>>>>

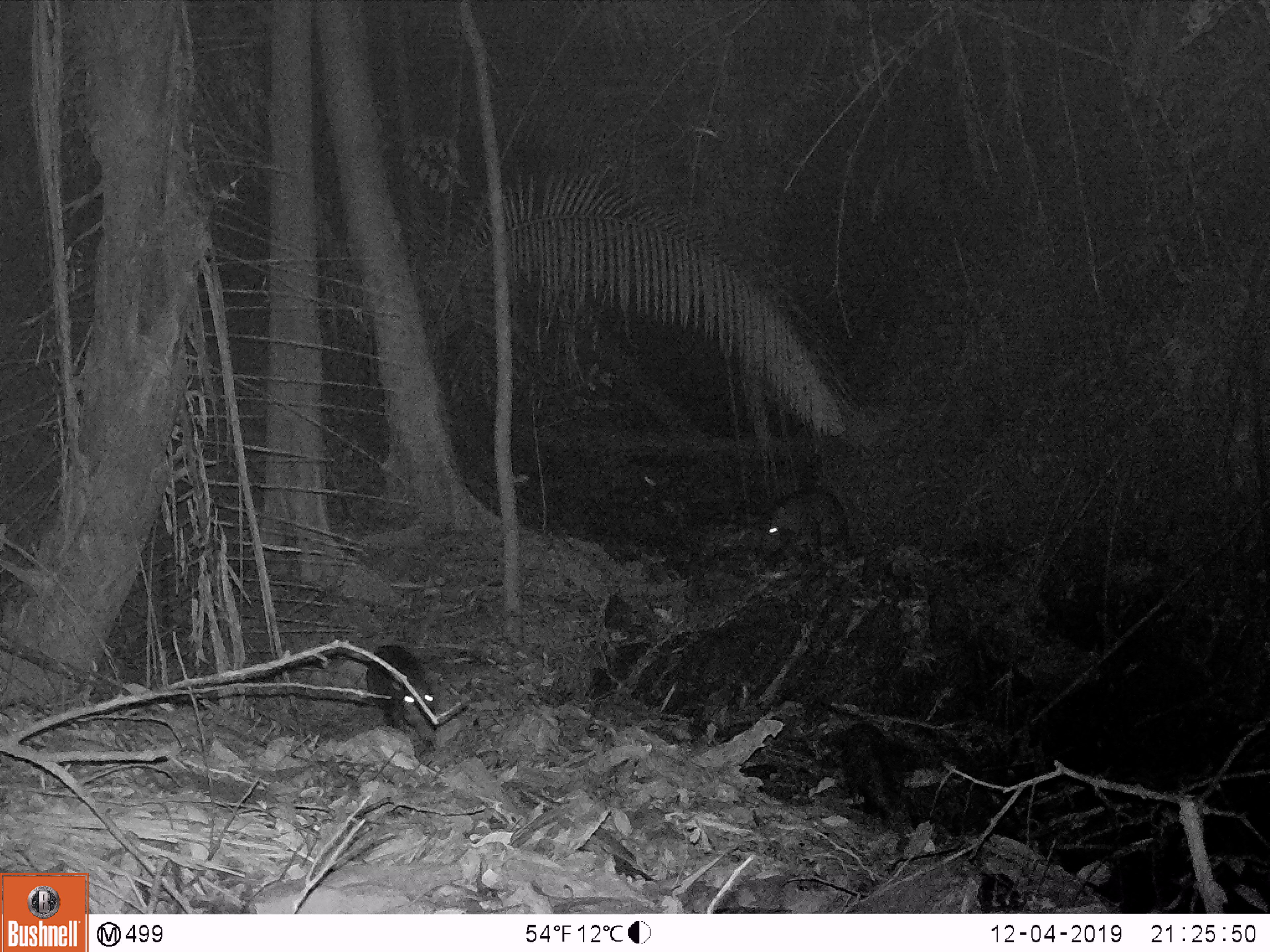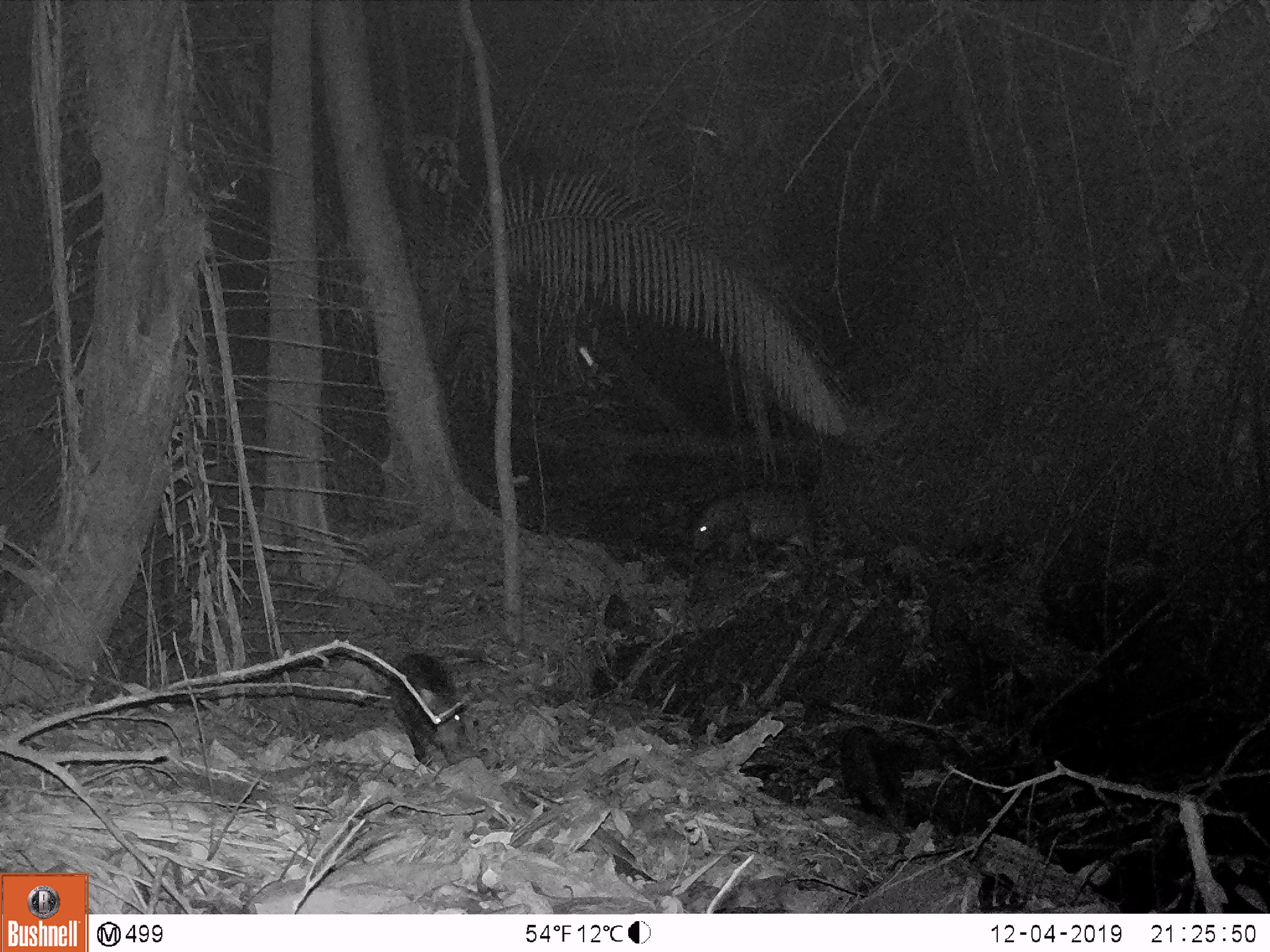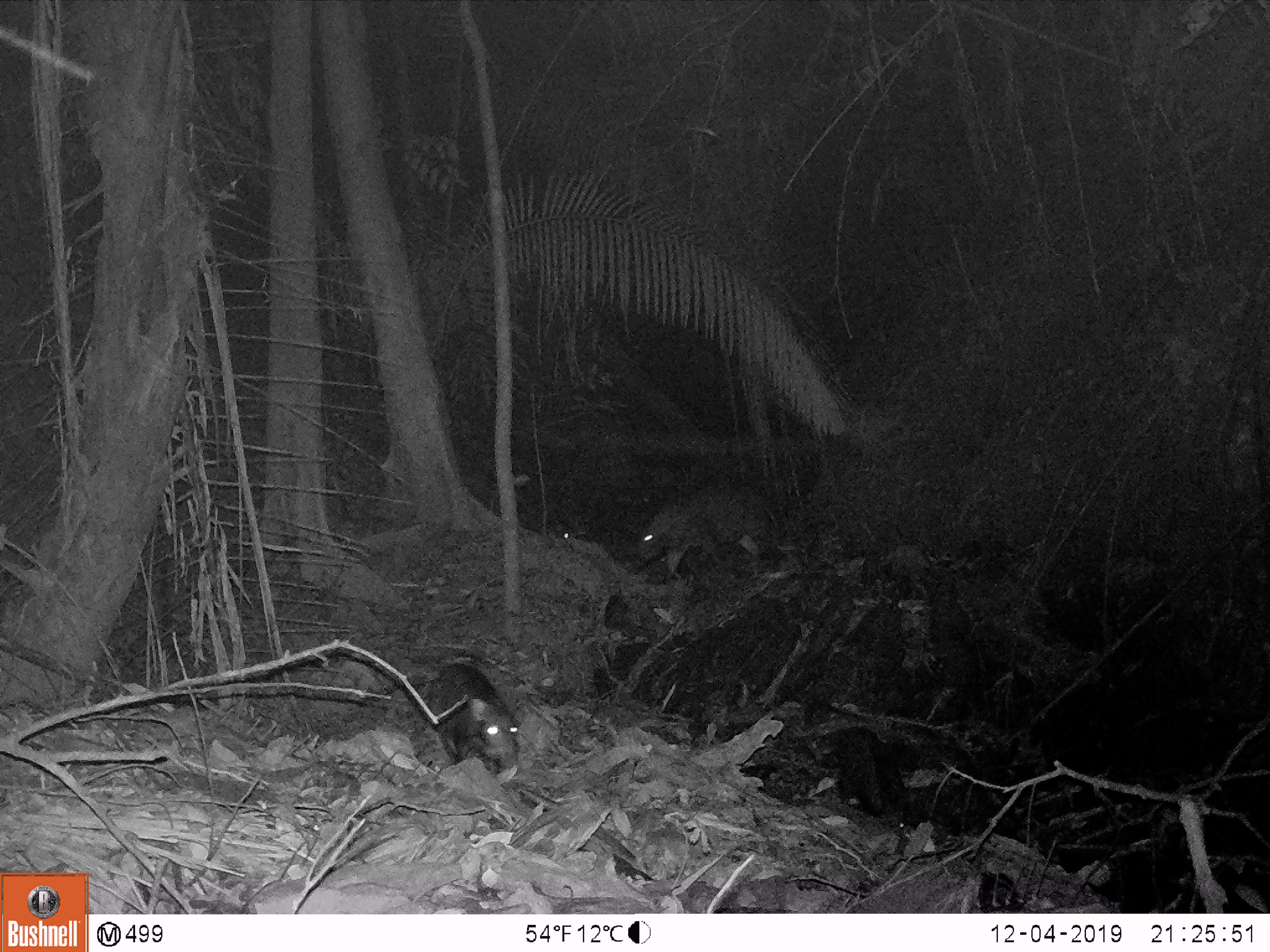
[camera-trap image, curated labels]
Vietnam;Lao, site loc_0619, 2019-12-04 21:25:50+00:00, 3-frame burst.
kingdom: Animalia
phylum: Chordata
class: Mammalia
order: Artiodactyla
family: Suidae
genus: Sus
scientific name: Sus scrofa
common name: eurasian wild pig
Eurasian wild pig (Sus scrofa). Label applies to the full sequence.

<<<<

What you should do: With the pictures removed, please retype each record exactly.

Expected answer:
[camera-trap image, curated labels]
Vietnam;Lao, site loc_0619, 2019-12-04 21:25:50+00:00, 3-frame burst.
kingdom: Animalia
phylum: Chordata
class: Mammalia
order: Artiodactyla
family: Suidae
genus: Sus
scientific name: Sus scrofa
common name: eurasian wild pig
Eurasian wild pig (Sus scrofa). Label applies to the full sequence.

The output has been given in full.